-- WORK TASK --
Scan the listing below for the word "GEMINI" and copy every line that has it.

-- PROVIDED DATA --
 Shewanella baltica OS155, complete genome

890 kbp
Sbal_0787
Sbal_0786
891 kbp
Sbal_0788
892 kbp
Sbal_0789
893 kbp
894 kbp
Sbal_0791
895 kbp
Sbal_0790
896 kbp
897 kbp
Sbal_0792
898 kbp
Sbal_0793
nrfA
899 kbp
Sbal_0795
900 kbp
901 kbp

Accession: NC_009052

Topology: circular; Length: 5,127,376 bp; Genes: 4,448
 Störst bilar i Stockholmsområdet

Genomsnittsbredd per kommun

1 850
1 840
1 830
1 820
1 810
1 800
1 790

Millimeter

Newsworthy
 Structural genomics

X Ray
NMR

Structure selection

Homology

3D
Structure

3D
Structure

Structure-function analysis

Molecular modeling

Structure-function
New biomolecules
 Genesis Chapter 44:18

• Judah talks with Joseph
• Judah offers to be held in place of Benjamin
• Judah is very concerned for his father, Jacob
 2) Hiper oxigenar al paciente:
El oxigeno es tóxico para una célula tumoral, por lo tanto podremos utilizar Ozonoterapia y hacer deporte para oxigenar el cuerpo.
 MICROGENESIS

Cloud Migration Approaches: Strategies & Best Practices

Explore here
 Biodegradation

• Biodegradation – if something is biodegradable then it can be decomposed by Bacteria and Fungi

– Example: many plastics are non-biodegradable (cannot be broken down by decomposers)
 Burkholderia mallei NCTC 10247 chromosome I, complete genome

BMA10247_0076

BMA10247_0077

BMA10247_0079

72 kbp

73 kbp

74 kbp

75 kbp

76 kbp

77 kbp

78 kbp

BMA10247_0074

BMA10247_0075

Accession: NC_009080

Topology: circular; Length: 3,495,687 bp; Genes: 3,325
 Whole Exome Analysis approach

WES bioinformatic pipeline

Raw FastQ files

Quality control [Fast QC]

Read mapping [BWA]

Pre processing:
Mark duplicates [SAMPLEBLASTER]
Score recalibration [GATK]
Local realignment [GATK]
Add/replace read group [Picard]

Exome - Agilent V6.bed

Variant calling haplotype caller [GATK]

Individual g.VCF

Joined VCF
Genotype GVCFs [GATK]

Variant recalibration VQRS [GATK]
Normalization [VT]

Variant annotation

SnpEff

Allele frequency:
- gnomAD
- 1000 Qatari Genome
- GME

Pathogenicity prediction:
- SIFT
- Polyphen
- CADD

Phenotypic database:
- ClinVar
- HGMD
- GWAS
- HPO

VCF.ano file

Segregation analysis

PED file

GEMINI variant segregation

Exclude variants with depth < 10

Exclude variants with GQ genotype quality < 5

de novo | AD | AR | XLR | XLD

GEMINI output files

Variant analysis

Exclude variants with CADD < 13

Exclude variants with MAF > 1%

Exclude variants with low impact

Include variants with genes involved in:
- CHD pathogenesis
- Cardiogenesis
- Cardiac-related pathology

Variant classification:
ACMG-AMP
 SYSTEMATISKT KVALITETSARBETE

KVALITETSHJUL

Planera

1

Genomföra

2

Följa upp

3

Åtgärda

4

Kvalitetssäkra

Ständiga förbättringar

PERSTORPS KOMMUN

-- TASK ANSWER --
GEMINI variant segregation
GEMINI output files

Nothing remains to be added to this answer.